Кардинал на другой же день вынужден был признать, что Сеннетер оказался прав: принц де Конде объявил, что войска наши, занявшие позиции, где их невозможно атаковать, причинят ему более хлопот, нежели когда они оставались в городе, а мы заговорили в Парламенте громче, нежели ему до сих пор было привычно.
Четвертого марта после обеда нам представился для этого важный повод. Прибывшие в четыре часа пополудни в Рюэль депутаты 160
узнали, что кардинал Мазарини упомянут в числе тех, кого Королева назначила присутствовать на совещании. Они объявили, что не могут вести переговоры с тем, кто осужден Парламентом. Ле Телье от имени герцога Орлеанского ответил им, что Королева весьма удивлена: Парламент, которому дозволено как равному вести переговоры со своим Королем, не довольствуясь этим, еще желает ограничить власть Монарха и даже осмеливается отвергать лиц, им уполномоченных. Первый президент остался тверд, и, поскольку двор также стоял на своем, переговоры едва не были прерваны; президент Ле Коньё и Лонгёй, с которыми мы поддерживали тайные сношения, уведомили нас о происходящем, мы дали им знать, чтобы они не уступали и как бы в знак доверия показали президенту де Мему и Менардо, совершенно преданным двору, несколько строк моего письма Лонгёю, в приписке к которому я сообщал: «Мы взяли свои меры и теперь можем говорить решительнее, нежели полагали необходимым до сих пор; уже после того, как я написал вам это письмо, я получил известие, которое побуждает меня предуведомить вас, что Парламент погубит себя, если не будет держаться с удвоенным благоразумием». Все это в соединении с речами, какие мы вели 5 марта у камина Большой палаты, принудили депутатов не уступать в вопросе о присутствии на переговорах Кардинала, столь нестерпимом для народа, что мы утратили бы все свое влияние, согласись мы с ним примириться; поступи наши депутаты так, как им хотелось, мы, без сомнения, вынуждены были бы, памятуя о народе, по возвращении их закрыть перед ними ворота города. Я изложил вам выше причины, по каким мы всеми возможными способами старались избежать этой крайности.Узнав, что Первый президент и его спутники потребовали, чтобы им дали конвой, который сопроводил бы их в Париж, двор смягчился. Герцог Орлеанский послал за Первым президентом и президентом де Мемом. Стали искать способа договориться и решили отрядить двух депутатов, назначенных Королем 161
, и двух депутатов, присланных палатами, дабы они начали совещаться в покоях герцога Орлеанского насчет предложений, сделанных той и другой стороной, а после доложили обо всем остальным депутатам Короля и ассамблеи. Уступка эта, которая не могла не досадить Кардиналу, — как видите, он отстранен был от переговоров с Парламентом и даже вынужден покинуть Рюэль и возвратиться в Сен-Жермен, — с радостью была принята магистратами и положила начало совещанию весьма неприятным для первого министра способом.Боюсь наскучить вам подробным перечнем того, что произошло во время этого совещания, где то и дело возникали несогласия и затруднения. Удовольствуюсь лишь тем, что отмечу главные предметы тамошних прений, о которых буду упоминать, соблюдая хронологический порядок по мере описания прений в Парламенте, а также происшествий, имеющих касательство к первым и ко вторым.
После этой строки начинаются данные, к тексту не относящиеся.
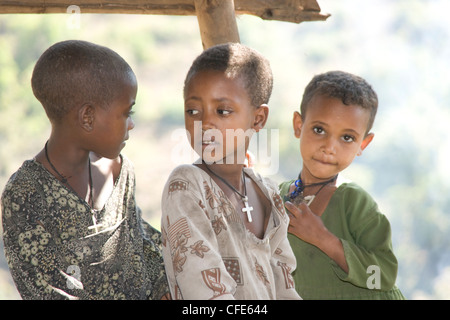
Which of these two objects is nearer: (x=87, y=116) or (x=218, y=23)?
(x=87, y=116)

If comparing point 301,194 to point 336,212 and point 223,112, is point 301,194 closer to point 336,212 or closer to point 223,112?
point 336,212

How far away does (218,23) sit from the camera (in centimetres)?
320

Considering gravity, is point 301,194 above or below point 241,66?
below

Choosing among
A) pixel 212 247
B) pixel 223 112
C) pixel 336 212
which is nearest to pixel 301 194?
pixel 336 212

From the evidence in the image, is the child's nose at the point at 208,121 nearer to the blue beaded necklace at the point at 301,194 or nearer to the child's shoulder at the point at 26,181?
the child's shoulder at the point at 26,181

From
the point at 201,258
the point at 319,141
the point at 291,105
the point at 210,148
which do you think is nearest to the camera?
the point at 201,258

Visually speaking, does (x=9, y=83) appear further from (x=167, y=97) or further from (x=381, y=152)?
(x=381, y=152)

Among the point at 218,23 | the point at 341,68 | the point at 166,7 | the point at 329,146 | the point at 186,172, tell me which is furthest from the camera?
the point at 341,68

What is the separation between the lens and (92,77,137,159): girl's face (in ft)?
7.50

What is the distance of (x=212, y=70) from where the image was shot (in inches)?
86.1

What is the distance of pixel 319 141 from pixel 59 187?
Answer: 1191mm

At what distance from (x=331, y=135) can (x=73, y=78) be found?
1.18m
В тот же день, 5 марта, в Париж прибыл второй посланец эрцгерцога, дон Франсиско Писарро, имевший при себе ответы эрцгерцога и графа де Фуэнсальданья на первые депеши дона Хосе Ильескаса, неограниченные полномочия вести переговоры со всеми, инструкцию для герцога Буйонского на четырнадцати страницах, исписанных мелким почерком, чрезвычайно любезное письмо для принца де Конти и записку для меня, преисполненную учтивых слов, но притом весьма важную. В ней сказано было, что «Король, его господин, не желает брать с меня никаких обещаний, но вполне положится на слово, какое я дам герцогине Буйонской». В инструкции доверенность мне оказывалась полная, и в почерке Фуэнсальданьи я узнал руку герцога и герцогини Буйонских.